Archive for May 12, 2015

Tuesday, May 12, 2015 [Tweets] [Favorites]

Using Atomics to Get Rid of @synchronized

Bruno de Carvalho (tweet, comments):

This post talks about the use of OS low level atomic functions (compare-and-swap, fetch-and-increment) to achieve both wait and lock free, thread-safe concurrent algorithms in your iOS/OSX apps.

It introduces a few classes that abstract away the gory details of some of the atomic functions made available by libkern/OSAtomic.h into conceptually simpler components that use Foundation types.


While I’ve found plenty of use cases for atomic integers and booleans, references are something that I’ve rarely ever needed. I did come across one interesting usage for it recently.


If you’re looking to extract that extra bit of performance, instead of using AtomicInteger or AtomicBoolean go straight for std::atomic<> since objc_msgSend() — calling methods on classes — has a non-neglectable impact. Just make sure that when you do so, your code remains readable and self-explanatory.

BitTorrent Sync vs. Dropbox

Matt Henderson:

Dropbox costs me about $120 per year. To share data with my wife, without having to purchase a second subscription, required installing Dropbox on her Mac, but logged into my Dropbox account. Sharing data with my kids, however, would have required purchasing paid Dropbox accounts for them, as our shared “Family” data exceeds the Dropbox free account level.

For $40 per year, a single BTS license can be used on multiple computers. And if you can get by syncing up to 10 folders, it’s free!


BitTorrent Sync also supports selective sync, but dramatically improves on the Dropbox implementation by allowing you to continue to see the contents of excluded folders locally, and—here’s the killer feature—also allowing you to access that data on demand!

Storing SSDs Without Power

Jared Newman:

A new research presentation shows that solid state drives can lose data over time if they aren’t powered on, especially in warmer environments. A powered-off drive in 104 degrees Fahrenheit may start seeing data loss after a couple of weeks.

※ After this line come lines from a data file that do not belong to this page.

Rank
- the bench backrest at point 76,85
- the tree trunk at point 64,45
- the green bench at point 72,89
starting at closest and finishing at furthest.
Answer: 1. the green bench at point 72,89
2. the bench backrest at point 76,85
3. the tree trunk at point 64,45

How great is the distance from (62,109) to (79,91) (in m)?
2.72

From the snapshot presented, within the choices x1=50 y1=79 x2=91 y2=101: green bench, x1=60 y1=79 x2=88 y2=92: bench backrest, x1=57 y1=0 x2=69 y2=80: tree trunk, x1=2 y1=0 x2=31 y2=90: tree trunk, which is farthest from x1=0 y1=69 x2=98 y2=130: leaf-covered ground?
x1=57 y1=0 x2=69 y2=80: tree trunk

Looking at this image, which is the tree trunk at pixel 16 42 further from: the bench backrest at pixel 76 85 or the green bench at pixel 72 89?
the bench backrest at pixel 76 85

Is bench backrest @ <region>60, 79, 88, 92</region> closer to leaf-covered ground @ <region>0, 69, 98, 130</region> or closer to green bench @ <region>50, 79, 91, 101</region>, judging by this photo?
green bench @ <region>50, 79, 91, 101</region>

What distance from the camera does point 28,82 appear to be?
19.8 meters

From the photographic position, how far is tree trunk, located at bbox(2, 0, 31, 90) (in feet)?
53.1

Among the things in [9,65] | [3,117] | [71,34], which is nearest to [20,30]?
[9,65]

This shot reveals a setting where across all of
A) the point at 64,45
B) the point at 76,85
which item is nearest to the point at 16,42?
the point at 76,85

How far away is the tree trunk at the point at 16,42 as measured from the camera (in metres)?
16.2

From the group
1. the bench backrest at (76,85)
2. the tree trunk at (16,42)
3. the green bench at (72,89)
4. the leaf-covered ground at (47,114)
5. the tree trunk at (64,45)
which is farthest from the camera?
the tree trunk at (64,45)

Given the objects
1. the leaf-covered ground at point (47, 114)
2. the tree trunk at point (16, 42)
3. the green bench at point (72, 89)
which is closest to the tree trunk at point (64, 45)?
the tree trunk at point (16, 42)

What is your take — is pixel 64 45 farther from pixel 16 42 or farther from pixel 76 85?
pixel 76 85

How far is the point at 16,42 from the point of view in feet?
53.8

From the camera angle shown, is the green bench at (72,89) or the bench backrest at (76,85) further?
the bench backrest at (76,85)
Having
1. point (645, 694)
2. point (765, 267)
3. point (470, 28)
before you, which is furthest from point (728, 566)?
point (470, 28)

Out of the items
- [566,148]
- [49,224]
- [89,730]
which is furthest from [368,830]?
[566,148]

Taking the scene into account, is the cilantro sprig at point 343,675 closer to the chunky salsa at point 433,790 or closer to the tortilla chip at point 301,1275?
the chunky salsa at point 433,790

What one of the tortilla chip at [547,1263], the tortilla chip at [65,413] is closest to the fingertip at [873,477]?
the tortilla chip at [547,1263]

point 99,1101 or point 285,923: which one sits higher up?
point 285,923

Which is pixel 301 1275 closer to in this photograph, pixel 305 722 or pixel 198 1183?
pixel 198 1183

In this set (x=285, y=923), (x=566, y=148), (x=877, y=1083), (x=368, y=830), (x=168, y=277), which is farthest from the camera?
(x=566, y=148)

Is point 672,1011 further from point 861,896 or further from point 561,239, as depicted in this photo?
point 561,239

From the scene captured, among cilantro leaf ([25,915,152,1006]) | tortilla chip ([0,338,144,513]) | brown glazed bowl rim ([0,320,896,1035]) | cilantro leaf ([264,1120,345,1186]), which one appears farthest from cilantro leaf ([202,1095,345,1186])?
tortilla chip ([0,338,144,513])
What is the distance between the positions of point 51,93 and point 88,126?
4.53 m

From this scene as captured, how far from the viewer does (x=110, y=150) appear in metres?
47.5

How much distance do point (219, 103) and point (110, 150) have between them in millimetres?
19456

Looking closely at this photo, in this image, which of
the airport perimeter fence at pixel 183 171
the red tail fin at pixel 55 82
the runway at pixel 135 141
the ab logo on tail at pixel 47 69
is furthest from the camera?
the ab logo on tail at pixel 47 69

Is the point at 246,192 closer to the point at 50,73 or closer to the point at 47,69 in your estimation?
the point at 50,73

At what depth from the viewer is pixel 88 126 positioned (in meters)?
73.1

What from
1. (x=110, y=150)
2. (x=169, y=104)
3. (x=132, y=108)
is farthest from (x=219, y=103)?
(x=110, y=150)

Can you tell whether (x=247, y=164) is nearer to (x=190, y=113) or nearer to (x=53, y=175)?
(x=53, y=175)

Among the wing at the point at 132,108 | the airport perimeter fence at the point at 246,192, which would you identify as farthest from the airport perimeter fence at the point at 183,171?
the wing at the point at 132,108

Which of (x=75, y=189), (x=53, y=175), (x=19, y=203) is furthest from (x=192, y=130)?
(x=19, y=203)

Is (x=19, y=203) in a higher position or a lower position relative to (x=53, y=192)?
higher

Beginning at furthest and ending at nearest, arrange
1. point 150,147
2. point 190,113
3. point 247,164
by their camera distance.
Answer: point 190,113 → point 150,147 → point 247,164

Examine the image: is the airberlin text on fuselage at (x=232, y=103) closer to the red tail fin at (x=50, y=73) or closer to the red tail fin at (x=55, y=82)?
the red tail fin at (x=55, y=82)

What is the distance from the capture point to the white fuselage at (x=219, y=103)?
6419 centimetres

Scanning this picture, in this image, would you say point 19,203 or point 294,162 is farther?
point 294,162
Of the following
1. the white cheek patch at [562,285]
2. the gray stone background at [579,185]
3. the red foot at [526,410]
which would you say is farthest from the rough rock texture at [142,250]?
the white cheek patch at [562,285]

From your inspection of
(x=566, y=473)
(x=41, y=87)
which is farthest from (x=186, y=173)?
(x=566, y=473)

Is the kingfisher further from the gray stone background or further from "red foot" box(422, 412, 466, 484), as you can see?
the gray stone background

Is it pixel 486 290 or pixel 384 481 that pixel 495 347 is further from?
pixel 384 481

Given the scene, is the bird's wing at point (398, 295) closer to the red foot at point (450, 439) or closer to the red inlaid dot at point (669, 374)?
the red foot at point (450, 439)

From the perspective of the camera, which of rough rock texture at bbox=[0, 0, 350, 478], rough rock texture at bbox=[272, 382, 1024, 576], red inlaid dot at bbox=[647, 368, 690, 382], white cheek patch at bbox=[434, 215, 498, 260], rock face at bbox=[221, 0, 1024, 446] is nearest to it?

The information comes from Seagate’s Alvin Cox, who was part of a presentation to the Joint Electron Device Engineering Council (JEDEC). Though the presentation is a couple of months old, it was recently picked up by ZDNet, Slashdot and other sites.


The statements are actually completely accurate, but a bit misleading. First, this is about what JEDEC requires, not what actual SSDs deliver. Second, this is when SSDs are stored in idle at 55C.


That said, anybody conversant with SSD technology knows that SSDs are unsuitable for offline data storage as data obviously has potentially far shorter lifetimes than on magnetic disks, which in turn again have far shorter data lifetime than archival-grade tape. These is absolutely no surprise here for anybody that bothered to find out what the facts are. Of course, there are always those that expect every storage tech to keep data forever, and those dumb enough to have no or unverified backups and those often on media not suitable for long-term storage.

Mai Zheng et al. (PDF):

In this paper, we propose a new methodology to expose reliability issues in block devices under power faults. Our framework includes specially-designed hardware to inject power faults directly to devices, workloads to stress storage components, and techniques to detect various types of failures. Applying our testing framework, we test fifteen commodity SSDs from five different vendors using more than three thousand fault injection cycles in total. Our experimental results reveal that thirteen out of the fifteen tested SSD devices exhibit surprising failure behaviors under power faults, including bit corruption, shorn writes, unserializable writes, metadata corruption, and total device failure.

Update (2015-05-15): Kristian Vättö:

As always, there is a technical explanation to the data retention scaling. The conductivity of a semiconductor scales with temperature, which is bad news for NAND because when it’s unpowered the electrons are not supposed to move as that would change the charge of the cell. In other words, as the temperature increases, the electrons escape the floating gate faster that ultimately changes the voltage state of the cell and renders data unreadable (i.e. the drive no longer retains data).


All in all, there is absolutely zero reason to worry about SSD data retention in typical client environment. Remember that the figures presented here are for a drive that has already passed its endurance rating, so for new drives the data retention is considerably higher, typically over ten years for MLC NAND based SSDs. If you buy a drive today and stash it away, the drive itself will become totally obsolete quicker than it will lose its data. Besides, given the cost of SSDs, it’s not cost efficient to use them for cold storage anyway, so if you’re looking to archive data I would recommend going with hard drives for cost reasons alone.